As I was driving yesterday I passed a Mercedes SUV with a vanity plate on the front that read, “Living in Prosperity.” The plate was adorned with crosses as well. The obvious message was, “I am blessed because I am a Christian.” My immediate reaction was, “while half the world lives in poverty.” I tweeted this experience and a friend of mine offered two responses that are worth reposting here.

@thomasjwhitley Just this morning a homeless man was complaining to me about that vehicle-owner’s attitude.

@thomasjwhitley “It’ll get better,” he said they tell him from the pulpit before sending him on his way.

We, as Christians, often tell those less well-off than us that “it’ll get better” and that they just need to “trust God.” What if we flipped that around and started trusting God ourselves? What if we realized that God intended to feed the hungry with our excess? What if took seriously the part of our faith that commands us to “do unto the least of these”? What if we believed what the book of James said about pure and undefiled religion being that which “looks after orphans and widows”?

This takes a paradigm shift in thinking, no doubt. I heard an interesting take on the well-known and oft-quoted Hebrew Bible blessing, “the Lord bless you and keep you” while at the CBFNC General Assembly this past weekend in the Hyaets breakout session: “The Lord bless you and keep you from hoarding those blessings.” May that be our prayer too.


3 thoughts on “Living in Prosperity

  1. Indeed, I live by the direction of Give unto Others and the sound knowledge that God expects us to care for our parents (aging) as they cared for us and he cares for us. It is really the thread of humanity that all Christians should have as both their mantra and their passion.

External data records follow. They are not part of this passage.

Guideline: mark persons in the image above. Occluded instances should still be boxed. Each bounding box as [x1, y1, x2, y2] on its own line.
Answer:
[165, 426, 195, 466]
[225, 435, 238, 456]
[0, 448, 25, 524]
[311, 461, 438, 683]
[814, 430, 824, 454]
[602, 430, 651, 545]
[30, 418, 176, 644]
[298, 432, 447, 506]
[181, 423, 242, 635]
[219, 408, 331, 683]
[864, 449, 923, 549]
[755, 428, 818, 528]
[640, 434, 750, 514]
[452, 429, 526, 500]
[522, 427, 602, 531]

    1. I agree. If Christians put even a fraction more thought into looking after others, I think out situation would look drastically different. The current health care debate would have looked different (not that all Christians would be on one particular side, but that the concern of all parties involved would actually be those in need, not cost or winning a party victory or any other ulterior motive. I also think the situation of our homeless brothers and sisters and the many who live below the poverty line would look very different. It does appear that the less we have, the more willing we are to share, so giving of ourselves and our stuff will, hopefully, only work to make us more willing to give.